Crecer o decrecer
Aunque no sabemos en qué día o mes se estableció Guadalajara en donde hoy permanece, sí sabemos el año: 1542. No se trataba de una fundación, la ciudad ya se había fundado desde 1532, se trataba más bien de un traslado, luego de andar de Herodes a Pilatos por diez años, entre flechazos cascanes y celos castizos.
El valle de Atemajac y los 15 pueblos indígenas que en él había desde fechas inmemoriales, fueron amigables y solidarios con esas sesenta y tantas familias descoloridas pero arriesgadas que decidieron venir a vivir tan lejos de su tierra, en busca del naciente sueño americano.

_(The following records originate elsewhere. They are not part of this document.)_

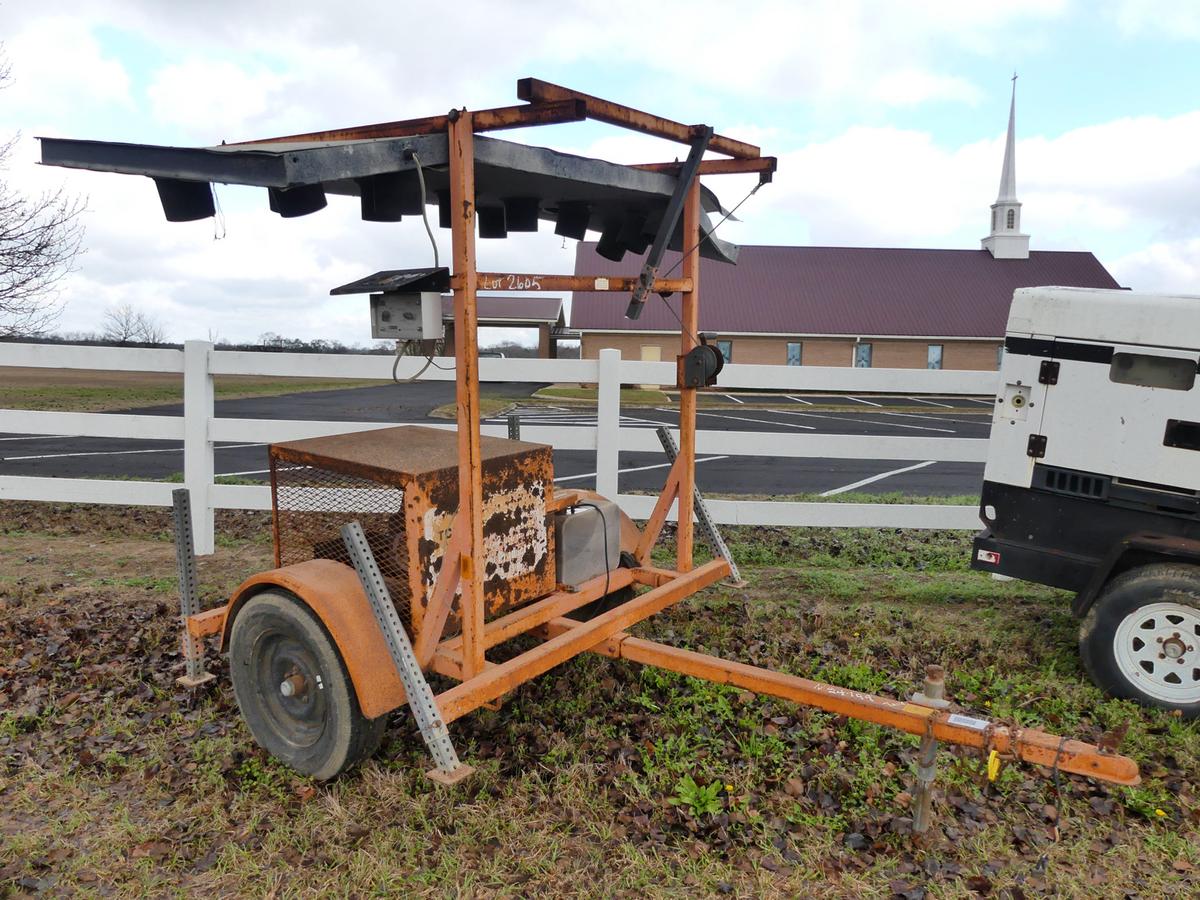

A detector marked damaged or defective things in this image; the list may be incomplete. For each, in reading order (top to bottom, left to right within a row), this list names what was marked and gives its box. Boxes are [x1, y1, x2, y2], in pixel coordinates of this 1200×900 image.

rusty steel beam [228, 100, 585, 146]
rusty steel beam [516, 78, 758, 159]
rusty steel beam [638, 157, 777, 177]
rusty steel beam [465, 273, 696, 294]
rusty metal box [267, 427, 552, 638]
rusty steel beam [436, 556, 724, 724]
rusty steel beam [540, 624, 1137, 787]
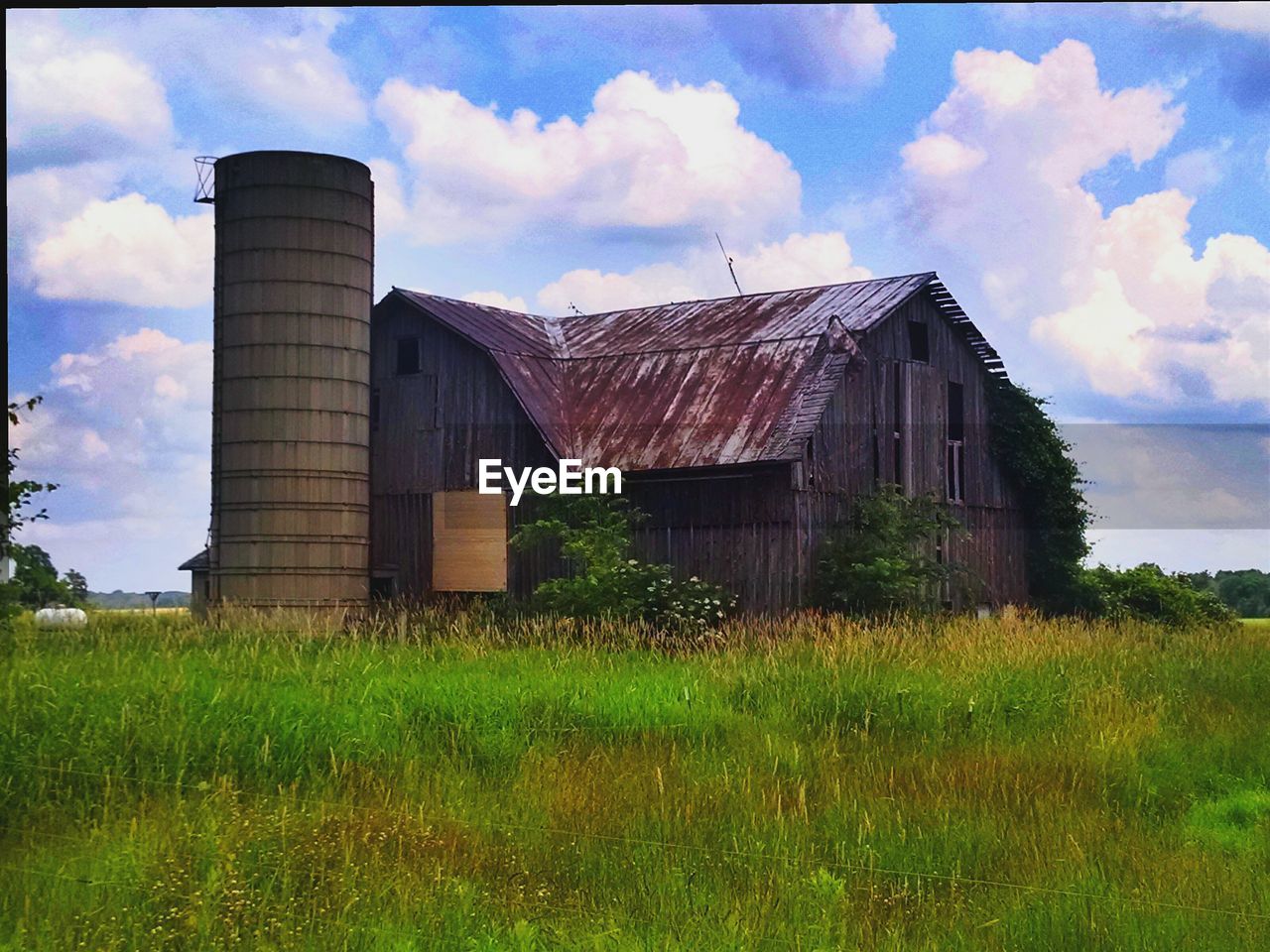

Por paisajes no quedaba, eran amplios y maravillosos en el valle y en la barranca, arroyos y manantiales surgían por todos lados, separando tierras buenas y arenales, aunque de momento no sabían la sorpresa que los tiempos de aguas les reservaban y que los traerían asustados por lo menos doscientos años. Pronto advirtieron que la tierra también se movía, y con estrépito, de cuando en cuando. Pero ya estaban aquí, y aunque buena parte de esas familias fundadoras no perseveró en esta tierra, sí establecieron un lugar para que otros, semejantes a ellos, siguieran en delante viniendo, hasta estabilizarse por fin una población que pronto se llamaría tapatía.
Los pueblos indígenas entablarán de inmediato con Guadalajara una relación laboral y comercial que ha perdurado hasta el presente, pero que siempre, hasta el presente, ha sido desigual, sobre todo a partir de la independencia. Basta asomarse a ver en lo que han acabado muchos de esos hermosos pueblos, a los cuales un funcionario despistado y “extranjero” decidió llamar “colonias”.
Si una delegación de indígenas y españoles del siglo XVI viajase en el tiempo para venir a ver la Guadalajara del siglo XXI, se quedarían altamente sorprendidos al contemplar la grandeza, prosperidad y crecimiento alcanzados por aquella pobrísima aldea de los orígenes, pero con título de ciudad desde 1539. No dejarían de hacer preguntas: ¿y dónde quedaron los bosques?, ¿y qué hicieron con los arroyos, manantiales y ríos?, ¿y los extensos y magníficos arenales?, ¿y las infinitas tierras fértiles de cultivo?, ¿y las frescas arboledas que bordeaban ojos de agua y acequias? Pronto notarían otras ausencias, cuando se vieran unos a otros los ojos enrojecidos, con las gargantas secas y las narices irritadas, y que la nave que los trajo del pasado ya no estaba donde la habían dejado estacionada, y que a fulano ya le arrebataron la bolsa, unos pillos que pasaron montados en un infernal, raudo y desconocido vehículo de dos llantas.
Ya de regreso a su época lo primero que harían sería disfrutar el mayor tiempo posible de los hermosos paisajes naturales que, ahora sabían, estaban destinados a desaparecer, respirarían a bocanadas aquel aire limpio y saludable, y se quejarían menos del lejano rey, del cercano presidente de la Audiencia, de alcaldes y alguaciles, aleccionados de lo que nos deparaba el destino.
No sabemos si con semejante experiencia, estos hipotéticos viajeros del tiempo, hubiesen decidido planear el futuro de Guadalajara de otro modo, pero sí debemos preguntarnos, frente a la ciudad que tenemos, si estamos tomando las medidas adecuadas y eficientes para heredar una mejor ciudad a quienes vendrán después de nosotros.